Eleanor asked for a story...

Once upon a time, there was a young girl named Eleanor who loved everything about nature.  On her way home from school one afternoon, Eleanor somehow spotted a baby bird stuck upside down in a bush at the end of the driveway.  The little finch was still, and Eleanor thought it was dead.  Gently she scooped up the tiny body, her heart breaking as her mind whirled about what to do next.
But then the bird moved!  It was not dead after all, but it was only barely moving.  Eleanor dropped her school bag and coat and rushed into the house, sobbing for help.
Over the next few hours, the baby bird began stirring more and more.  Eleanor named it Frederick.  Frederick was not hurt, only dazed, and confused.  He didn't like being put down and would panic unless someone was holding him.  Eleanor took the bird to a Wildlife Officer who lived around the corner and got some expert advice on taking care of a wild baby bird.
Eleanor's dad brought home commercial baby bird food and a bird cage he found on Craig's List.  Frederick began chirping, a sure sign that he was hungry. He didn't understand how to eat the bird food (which resembled baby rice cereal) and couldn't figure out that it was food in the dropper.  The dropper wasn't working, so Ellie's family tried other tricks - using food on fingers worked a little bit, but the best was actually feeding the baby bird with a spoon.
By the end of the day, it was clear that Frederick needed feedings about every hour.  The sun finally set and Frederick, Eleanor, and Eleanor's mom were exhausted.  Frederick slept soundly on a hand-made nest in his cage (thanks to Eleanor, her sister Charlotte, and their friend Sadia).
Frederick got better and better at eating off the spoon, and within a few days he was eating seeds mixed with the rice formula.  The first day, he could only hop/fly a few feet.  By day three, when Eleanor and her siblings Sam, Charlotte and Oliver took him outside, he was flying into the trees - but he couldn't seem to get down.  He'd stay in the tree and chirp, chirp, chirp until someone offered him a hand to stand on and get him down.  More than anything, he loved to stand with his feet wrapped around someone's finger while being fed.  Many of the children's friends came to meet Frederick, and he was never shy or scared.
The time came to release him back into the wild - he'd been with Eleanor for about four days.  His cage was set outside with a stick propping the door open, and Frederick placed on the stick.  He didn't move.  He made no attempt to fly away, but sat there chirping, eating (the spoon was taped on the stick with food on it) or sleeping.  After more than hour, Eleanor and her mom watched as another finch (maybe his mother or sibling) came and fluttered around him.  It had come to get him - the bird was beckoning Frederick to follow.  Frederick flew with the bird into a nearby tree, then sat there for another half-hour or so by himself as the other bird flew off.  Then Frederick flew off toward the sounds of the other bird's chirping.
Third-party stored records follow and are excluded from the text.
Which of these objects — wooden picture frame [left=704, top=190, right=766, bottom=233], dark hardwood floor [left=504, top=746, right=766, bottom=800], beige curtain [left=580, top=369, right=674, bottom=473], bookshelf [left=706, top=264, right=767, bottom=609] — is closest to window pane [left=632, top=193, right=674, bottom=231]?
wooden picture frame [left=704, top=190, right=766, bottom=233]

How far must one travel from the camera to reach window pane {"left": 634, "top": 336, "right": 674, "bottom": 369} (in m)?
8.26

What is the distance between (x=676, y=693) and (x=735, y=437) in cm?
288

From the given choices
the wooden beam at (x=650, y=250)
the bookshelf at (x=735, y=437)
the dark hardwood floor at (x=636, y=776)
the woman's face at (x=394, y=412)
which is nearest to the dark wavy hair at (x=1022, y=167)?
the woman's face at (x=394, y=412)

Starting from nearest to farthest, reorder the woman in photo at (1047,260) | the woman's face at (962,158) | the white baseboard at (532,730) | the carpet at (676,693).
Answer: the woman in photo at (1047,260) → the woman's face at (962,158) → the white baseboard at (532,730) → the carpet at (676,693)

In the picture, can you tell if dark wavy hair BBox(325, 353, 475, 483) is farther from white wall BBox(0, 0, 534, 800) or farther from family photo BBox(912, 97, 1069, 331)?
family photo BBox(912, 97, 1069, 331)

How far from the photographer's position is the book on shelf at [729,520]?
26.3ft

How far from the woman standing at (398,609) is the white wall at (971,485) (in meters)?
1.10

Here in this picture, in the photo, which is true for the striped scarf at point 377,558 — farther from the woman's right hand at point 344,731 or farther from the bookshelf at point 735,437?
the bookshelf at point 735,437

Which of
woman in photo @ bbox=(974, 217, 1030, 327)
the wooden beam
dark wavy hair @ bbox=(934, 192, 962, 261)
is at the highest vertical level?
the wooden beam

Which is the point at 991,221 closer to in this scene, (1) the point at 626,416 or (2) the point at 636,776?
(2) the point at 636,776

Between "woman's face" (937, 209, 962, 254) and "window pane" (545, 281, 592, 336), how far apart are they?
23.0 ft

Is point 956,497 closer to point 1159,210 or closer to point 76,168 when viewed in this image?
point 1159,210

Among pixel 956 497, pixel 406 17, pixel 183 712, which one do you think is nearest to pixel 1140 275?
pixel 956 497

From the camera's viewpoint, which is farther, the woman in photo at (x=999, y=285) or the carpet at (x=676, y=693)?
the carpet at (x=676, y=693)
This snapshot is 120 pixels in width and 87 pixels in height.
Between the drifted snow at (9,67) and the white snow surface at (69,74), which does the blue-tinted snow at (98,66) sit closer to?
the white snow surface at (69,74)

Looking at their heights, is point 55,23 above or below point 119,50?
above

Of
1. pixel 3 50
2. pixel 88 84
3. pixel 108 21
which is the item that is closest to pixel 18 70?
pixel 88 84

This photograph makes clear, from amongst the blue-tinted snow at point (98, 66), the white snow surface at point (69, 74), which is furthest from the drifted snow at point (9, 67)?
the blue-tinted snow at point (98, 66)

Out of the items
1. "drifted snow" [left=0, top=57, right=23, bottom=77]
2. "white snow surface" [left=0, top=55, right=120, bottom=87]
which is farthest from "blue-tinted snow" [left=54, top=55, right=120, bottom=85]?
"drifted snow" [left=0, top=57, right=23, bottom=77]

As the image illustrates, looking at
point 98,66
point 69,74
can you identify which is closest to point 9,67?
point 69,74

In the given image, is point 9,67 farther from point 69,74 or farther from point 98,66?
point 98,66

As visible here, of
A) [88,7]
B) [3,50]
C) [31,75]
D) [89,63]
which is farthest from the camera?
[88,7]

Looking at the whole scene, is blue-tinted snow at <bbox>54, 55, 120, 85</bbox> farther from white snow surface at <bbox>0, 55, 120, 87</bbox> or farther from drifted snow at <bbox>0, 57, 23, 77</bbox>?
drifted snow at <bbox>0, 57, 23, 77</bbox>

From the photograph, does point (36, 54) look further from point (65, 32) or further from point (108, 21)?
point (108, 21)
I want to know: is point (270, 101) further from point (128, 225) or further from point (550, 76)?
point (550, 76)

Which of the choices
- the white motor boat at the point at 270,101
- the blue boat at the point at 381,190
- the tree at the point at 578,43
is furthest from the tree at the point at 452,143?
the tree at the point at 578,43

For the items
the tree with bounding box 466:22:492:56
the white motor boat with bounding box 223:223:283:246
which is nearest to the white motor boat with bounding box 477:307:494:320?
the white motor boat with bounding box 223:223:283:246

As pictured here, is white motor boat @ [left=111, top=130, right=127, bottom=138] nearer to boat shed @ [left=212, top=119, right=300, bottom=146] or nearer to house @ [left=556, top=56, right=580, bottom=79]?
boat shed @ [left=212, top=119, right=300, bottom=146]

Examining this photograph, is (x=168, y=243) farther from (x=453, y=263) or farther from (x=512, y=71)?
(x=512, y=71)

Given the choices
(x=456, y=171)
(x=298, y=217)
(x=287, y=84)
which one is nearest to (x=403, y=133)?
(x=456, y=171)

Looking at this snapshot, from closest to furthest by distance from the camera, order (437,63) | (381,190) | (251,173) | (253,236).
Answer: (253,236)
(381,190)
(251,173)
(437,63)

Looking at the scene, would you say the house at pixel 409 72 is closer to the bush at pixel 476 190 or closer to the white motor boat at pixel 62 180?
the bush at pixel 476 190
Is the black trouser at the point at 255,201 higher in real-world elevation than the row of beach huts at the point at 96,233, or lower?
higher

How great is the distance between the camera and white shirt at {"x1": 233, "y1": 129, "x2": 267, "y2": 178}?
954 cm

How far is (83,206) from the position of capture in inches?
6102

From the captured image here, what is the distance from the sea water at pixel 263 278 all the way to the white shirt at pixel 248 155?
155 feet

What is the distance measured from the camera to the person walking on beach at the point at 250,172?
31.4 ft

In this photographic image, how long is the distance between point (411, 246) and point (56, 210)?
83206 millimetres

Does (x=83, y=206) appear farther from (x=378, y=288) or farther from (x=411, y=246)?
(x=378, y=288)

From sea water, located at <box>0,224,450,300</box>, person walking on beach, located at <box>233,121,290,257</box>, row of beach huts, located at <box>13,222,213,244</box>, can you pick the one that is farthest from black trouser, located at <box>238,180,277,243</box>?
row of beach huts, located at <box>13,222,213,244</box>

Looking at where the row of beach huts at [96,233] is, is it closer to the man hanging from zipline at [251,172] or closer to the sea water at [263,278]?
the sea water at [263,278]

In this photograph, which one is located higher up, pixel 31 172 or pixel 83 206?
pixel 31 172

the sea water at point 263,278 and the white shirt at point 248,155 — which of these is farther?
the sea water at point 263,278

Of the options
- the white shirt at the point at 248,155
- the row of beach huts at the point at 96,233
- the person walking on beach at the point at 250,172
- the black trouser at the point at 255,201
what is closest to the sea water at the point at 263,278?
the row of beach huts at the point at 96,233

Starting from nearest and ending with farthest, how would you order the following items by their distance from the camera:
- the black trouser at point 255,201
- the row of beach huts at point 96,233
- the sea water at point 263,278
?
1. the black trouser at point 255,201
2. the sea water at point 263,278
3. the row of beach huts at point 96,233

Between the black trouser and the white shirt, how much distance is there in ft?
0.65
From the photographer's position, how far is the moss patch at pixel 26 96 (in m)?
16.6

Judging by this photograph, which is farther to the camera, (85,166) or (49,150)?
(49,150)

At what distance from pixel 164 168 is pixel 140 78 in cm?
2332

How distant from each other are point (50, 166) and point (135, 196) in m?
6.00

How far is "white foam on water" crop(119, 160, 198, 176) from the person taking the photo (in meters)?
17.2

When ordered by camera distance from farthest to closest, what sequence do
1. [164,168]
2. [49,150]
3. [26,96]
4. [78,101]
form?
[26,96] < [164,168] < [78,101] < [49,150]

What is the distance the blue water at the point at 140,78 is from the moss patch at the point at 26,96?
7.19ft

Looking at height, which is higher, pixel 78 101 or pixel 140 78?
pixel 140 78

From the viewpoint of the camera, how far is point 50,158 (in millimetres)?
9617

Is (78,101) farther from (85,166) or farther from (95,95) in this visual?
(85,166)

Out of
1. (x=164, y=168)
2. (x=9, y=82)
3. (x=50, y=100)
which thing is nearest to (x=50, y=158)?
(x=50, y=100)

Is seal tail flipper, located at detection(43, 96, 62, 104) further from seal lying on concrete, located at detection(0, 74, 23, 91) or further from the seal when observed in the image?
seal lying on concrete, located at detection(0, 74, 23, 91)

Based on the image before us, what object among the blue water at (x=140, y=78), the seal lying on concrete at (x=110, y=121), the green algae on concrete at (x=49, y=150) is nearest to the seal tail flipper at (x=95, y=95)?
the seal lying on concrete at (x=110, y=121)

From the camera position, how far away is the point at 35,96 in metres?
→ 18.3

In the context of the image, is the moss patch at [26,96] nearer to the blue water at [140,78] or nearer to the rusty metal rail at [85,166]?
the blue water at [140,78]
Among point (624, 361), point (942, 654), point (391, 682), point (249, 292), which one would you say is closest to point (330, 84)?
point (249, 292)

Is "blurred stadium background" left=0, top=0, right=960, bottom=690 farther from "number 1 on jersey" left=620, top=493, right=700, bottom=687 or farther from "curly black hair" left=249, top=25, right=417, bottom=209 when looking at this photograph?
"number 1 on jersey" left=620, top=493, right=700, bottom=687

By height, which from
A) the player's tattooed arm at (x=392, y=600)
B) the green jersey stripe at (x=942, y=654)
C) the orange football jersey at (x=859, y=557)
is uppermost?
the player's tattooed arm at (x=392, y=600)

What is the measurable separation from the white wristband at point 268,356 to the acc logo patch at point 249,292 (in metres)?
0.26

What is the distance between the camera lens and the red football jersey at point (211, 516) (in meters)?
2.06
Following Frederick, Eleanor's family watched as he flew up into trees at the neighbor's yard. There, following Frederick's chirps and the chirps of his family, Eleanor's brothers climbed the trees and found Frederick's nest.  He was home.
True story.


  1. So glad that the story had a happy ending! What an adventure.

  2. There is Eleanor's entrance essay into the world's best Environmentalist Masters Program. She was made to keep nature in balance with her giant heart!

  3. i concur with nancy. what a pleasant story! such supportive parents and siblings and such an agreeable bird! hopefully frederick will still be friendly (if he loses his way again).